*TASK INSTRUCTIONS:*
(a) Do these statements agree with the passage on banking? For each, answer yes or no and quote the words of the passage that decide it. (i) The bank, not the depositor, owns money deposited in it. (ii) Banks typically refuse withdrawal requests. (iii) The term "cash flow" is usually reserved for discussions about the revenue and expenses of a business.
(b) Reproduce the part of the passage on banking starting with "Unfortunately, you don’t" and going on through "forest, isn’t it?".
(c) According to the passage on banking, what is the core around which the banking business revolves?
---- DOCUMENT EXTRACT
Unfortunately, you don’t own the money you deposit in a bank. The bank does, and this is reinforced by Dodd-Frank. Of course, banks don’t typically refuse withdrawal requests. If they did, people might object to sending them fresh new deposits. This technicality of legal ownership is an ace up the sleeve of banks. No banker plays that card unless he must.
It’s an ugly forest, isn’t it?
Suppose you don’t keep money in the bank. Your high school teacher, whose financial acumen credentials are unknown, if they exist, has done his duty and you’ve listened. “You should be investing! And start young!”
What sort of business would a bank be if it had no solution for the prudent student of finance? Shares of stock and government bonds, cloaked in a veil of indecipherable financial lingo, buried in stacks of paper, enumerated in eight-point font, dressed up in super official, authoritative language, are available to help you “prepare for your financial future.” A smooth-talking, well-dressed, personal wealth adviser is available to help you select the best option (for whom?).
The hard-working, well-intended bank customer has, by now, been sufficiently (a) mystified and (b) steam-rolled by the opulence and polite manner of the whole experience. Well, the experts know best, right? Better to go with their recommendations, rather than to "go it alone" — or so they say.
Now that the forest is more fully in view, we can discuss some of the features of this business, or racket — depending on which side of the table you sit.
Notice the core around which the banking — and all financial — business revolves. The flow of money. You might think of it as cash flow. This term is typically, and sadly, reserved for discussions about the revenue and expenses of a business. But in reality, the flow of money, or cash flow, is a feature of everyone’s financial experience. The flow of that money, the velocity and direction of it, in particular, is the determining influence behind the form and function of the financial industry.
--------
---- DATA SECTION
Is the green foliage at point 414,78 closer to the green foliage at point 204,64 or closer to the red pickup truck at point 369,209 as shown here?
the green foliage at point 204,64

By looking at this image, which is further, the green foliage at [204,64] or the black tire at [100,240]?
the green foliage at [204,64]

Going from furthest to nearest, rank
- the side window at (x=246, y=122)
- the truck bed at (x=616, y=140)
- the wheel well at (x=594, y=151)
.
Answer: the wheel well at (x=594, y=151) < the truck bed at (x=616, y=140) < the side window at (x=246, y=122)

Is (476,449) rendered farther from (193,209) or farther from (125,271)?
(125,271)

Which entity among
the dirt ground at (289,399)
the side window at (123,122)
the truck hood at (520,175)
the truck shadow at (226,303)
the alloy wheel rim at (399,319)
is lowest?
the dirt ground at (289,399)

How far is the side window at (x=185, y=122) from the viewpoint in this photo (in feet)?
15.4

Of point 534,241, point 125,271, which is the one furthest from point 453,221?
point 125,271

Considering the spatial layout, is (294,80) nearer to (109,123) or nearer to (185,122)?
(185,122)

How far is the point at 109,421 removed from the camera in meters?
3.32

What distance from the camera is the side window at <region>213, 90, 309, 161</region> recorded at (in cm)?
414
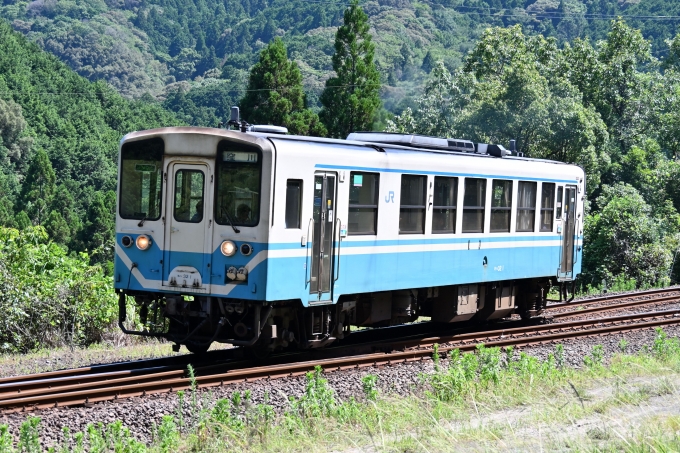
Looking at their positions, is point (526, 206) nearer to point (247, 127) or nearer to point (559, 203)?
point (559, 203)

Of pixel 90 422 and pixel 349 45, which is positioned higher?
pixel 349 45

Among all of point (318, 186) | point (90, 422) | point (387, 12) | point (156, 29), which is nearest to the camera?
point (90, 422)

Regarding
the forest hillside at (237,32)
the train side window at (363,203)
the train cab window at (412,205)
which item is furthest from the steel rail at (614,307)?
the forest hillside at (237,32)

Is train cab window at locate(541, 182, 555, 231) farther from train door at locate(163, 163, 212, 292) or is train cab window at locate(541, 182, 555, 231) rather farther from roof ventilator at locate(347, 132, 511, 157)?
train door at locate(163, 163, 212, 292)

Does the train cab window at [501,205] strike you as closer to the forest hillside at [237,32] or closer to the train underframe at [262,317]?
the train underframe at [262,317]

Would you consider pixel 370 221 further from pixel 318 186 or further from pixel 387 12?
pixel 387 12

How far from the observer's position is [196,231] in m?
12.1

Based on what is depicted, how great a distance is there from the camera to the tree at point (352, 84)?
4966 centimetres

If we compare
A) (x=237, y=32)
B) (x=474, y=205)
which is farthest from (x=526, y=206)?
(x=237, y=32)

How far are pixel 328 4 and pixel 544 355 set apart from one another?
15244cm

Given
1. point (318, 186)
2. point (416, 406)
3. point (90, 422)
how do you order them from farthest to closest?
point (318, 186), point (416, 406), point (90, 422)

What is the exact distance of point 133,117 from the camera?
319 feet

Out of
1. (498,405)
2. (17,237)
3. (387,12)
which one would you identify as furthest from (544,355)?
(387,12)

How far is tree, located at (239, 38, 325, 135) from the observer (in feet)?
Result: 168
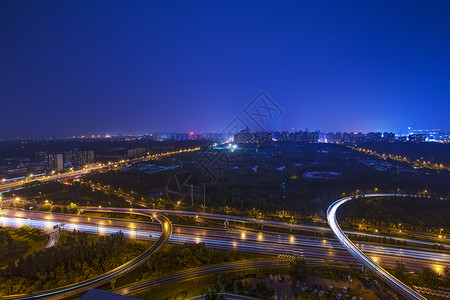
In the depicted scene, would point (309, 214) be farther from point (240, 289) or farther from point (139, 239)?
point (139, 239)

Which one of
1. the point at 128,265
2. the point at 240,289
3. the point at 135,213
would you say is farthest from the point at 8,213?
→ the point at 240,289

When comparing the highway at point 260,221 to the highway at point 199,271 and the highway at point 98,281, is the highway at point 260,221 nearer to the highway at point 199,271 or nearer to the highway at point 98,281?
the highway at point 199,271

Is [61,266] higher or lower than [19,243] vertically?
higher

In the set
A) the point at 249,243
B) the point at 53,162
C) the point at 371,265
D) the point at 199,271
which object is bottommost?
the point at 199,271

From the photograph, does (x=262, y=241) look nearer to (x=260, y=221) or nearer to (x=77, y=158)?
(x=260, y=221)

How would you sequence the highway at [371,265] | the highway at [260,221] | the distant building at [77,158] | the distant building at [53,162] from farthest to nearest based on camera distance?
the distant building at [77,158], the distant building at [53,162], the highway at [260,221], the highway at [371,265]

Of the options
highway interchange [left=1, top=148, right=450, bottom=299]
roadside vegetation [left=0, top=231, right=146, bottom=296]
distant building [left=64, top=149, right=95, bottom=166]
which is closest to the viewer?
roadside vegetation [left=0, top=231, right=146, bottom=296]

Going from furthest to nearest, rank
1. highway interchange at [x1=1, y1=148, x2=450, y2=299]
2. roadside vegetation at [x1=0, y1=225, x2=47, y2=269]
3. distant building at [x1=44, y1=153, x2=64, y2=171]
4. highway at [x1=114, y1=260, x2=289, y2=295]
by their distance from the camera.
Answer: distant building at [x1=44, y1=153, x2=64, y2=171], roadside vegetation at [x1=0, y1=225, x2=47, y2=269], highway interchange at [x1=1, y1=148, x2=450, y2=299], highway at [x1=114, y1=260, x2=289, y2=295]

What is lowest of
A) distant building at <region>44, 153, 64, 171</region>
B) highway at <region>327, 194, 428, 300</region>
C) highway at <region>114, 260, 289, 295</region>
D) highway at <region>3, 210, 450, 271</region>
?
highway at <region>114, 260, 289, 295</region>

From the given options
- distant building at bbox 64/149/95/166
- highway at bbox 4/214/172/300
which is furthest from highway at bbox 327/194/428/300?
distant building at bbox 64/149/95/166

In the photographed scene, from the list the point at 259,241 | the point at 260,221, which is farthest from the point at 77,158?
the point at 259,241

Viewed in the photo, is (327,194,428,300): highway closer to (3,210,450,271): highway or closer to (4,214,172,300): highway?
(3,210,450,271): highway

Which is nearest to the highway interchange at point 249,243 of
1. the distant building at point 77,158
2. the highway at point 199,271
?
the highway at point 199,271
--------
---- DATA SECTION
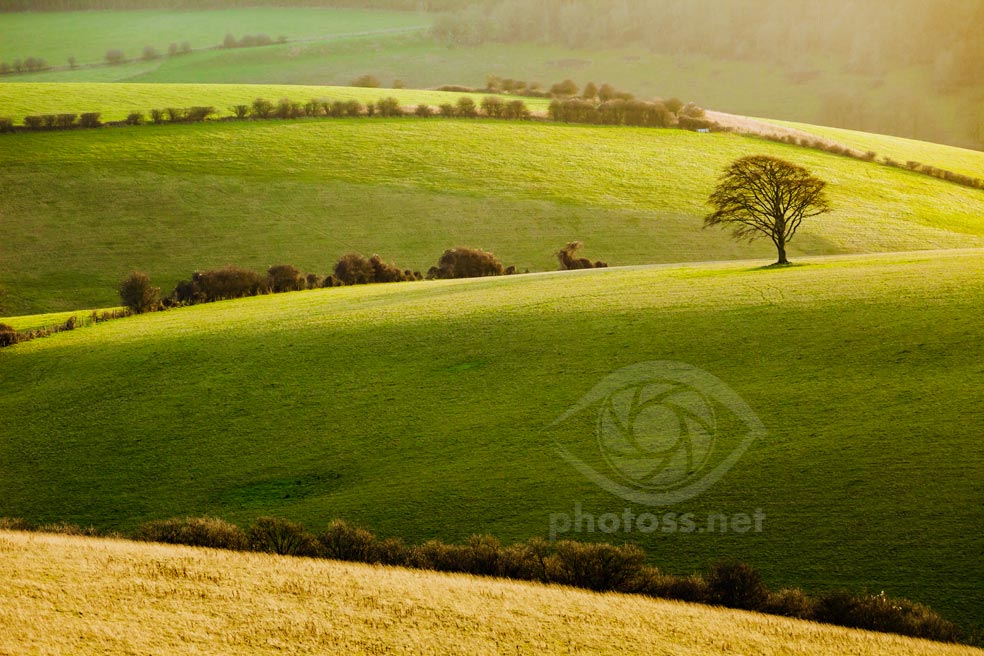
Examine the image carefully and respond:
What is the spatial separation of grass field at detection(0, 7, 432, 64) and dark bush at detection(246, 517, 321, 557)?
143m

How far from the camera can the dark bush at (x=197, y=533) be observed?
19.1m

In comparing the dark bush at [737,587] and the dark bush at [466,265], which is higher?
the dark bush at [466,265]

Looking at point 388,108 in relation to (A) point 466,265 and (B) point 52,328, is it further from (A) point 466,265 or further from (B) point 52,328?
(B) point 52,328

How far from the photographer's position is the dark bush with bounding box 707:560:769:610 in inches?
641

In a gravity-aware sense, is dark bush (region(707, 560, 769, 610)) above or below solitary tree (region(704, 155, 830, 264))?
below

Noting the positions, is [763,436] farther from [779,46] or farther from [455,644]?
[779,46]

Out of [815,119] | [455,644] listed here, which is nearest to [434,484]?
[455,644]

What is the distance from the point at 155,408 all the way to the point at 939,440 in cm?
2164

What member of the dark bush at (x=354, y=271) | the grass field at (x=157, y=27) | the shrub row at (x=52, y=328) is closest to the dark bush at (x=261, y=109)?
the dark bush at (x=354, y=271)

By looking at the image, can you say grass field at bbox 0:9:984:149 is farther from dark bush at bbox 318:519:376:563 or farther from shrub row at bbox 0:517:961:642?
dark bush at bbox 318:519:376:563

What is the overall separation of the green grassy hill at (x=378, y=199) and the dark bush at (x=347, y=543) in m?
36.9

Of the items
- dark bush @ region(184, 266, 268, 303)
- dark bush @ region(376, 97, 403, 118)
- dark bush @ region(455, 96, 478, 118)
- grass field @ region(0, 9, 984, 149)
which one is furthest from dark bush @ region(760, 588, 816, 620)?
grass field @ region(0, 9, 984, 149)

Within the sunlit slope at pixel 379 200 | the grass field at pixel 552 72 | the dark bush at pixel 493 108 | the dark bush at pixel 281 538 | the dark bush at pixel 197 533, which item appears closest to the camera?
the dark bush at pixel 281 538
--------
*EXERCISE ANSWERS:*
(a)
(i) Yes: "Unfortunately, you don’t own the money you deposit in a bank. The bank does"
(ii) No: "Of course, banks don’t typically refuse withdrawal requests."
(iii) Yes: "This term is typically, and sadly, reserved for discussions about the revenue and expenses of a business."

(b)
Unfortunately, you don’t own the money you deposit in a bank. The bank does, and this is reinforced by Dodd-Frank. Of course, banks don’t typically refuse withdrawal requests. If they did, people might object to sending them fresh new deposits. This technicality of legal ownership is an ace up the sleeve of banks. No banker plays that card unless he must.
It’s an ugly forest, isn’t it?

(c) The flow of money.